__Try it__
Quote word for word the lines starting at the line with "Stock Video Footage" and ending at the final line of the entries. Leave out any pictures.

------ Material for this exercise ------

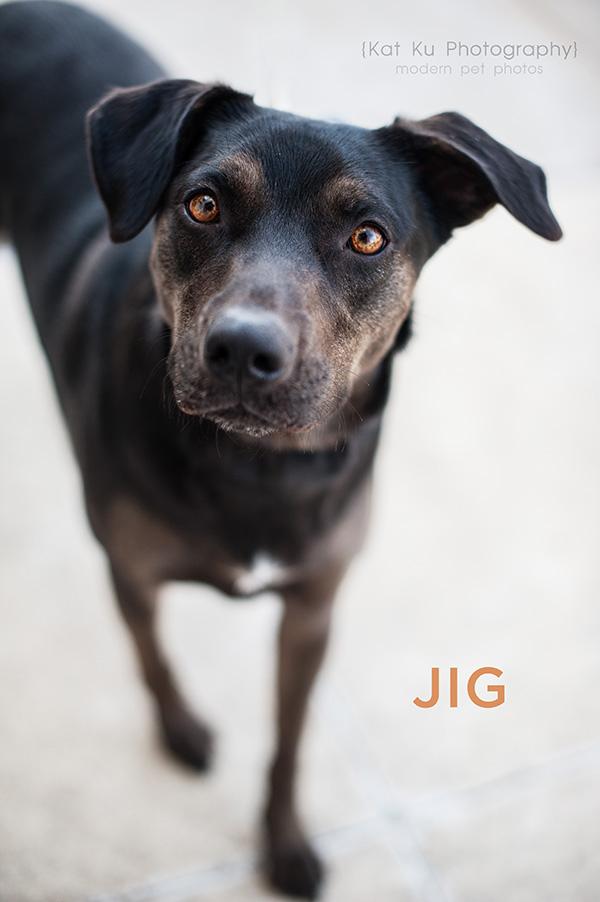 Kat Ku_POET Animal Rescue_Jib_05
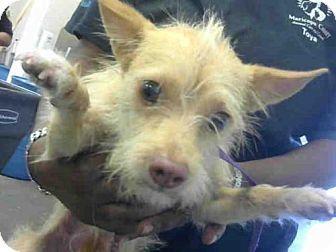 Phoenix Az Norwich Terrier Mix Meet Penny A Dog For Adoption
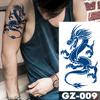 GZ009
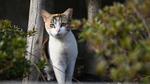 猫瞳AFを搭載した「ニコン Z 6」の実力を外猫で検証!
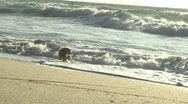Stock Video Footage of dog running away from water slow motion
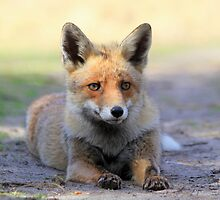 Red Fox - 2267 by DutchLumix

------

__Answer to the exercise__
Stock Video Footage of dog running away from water slow motion
 Red Fox - 2267 by DutchLumix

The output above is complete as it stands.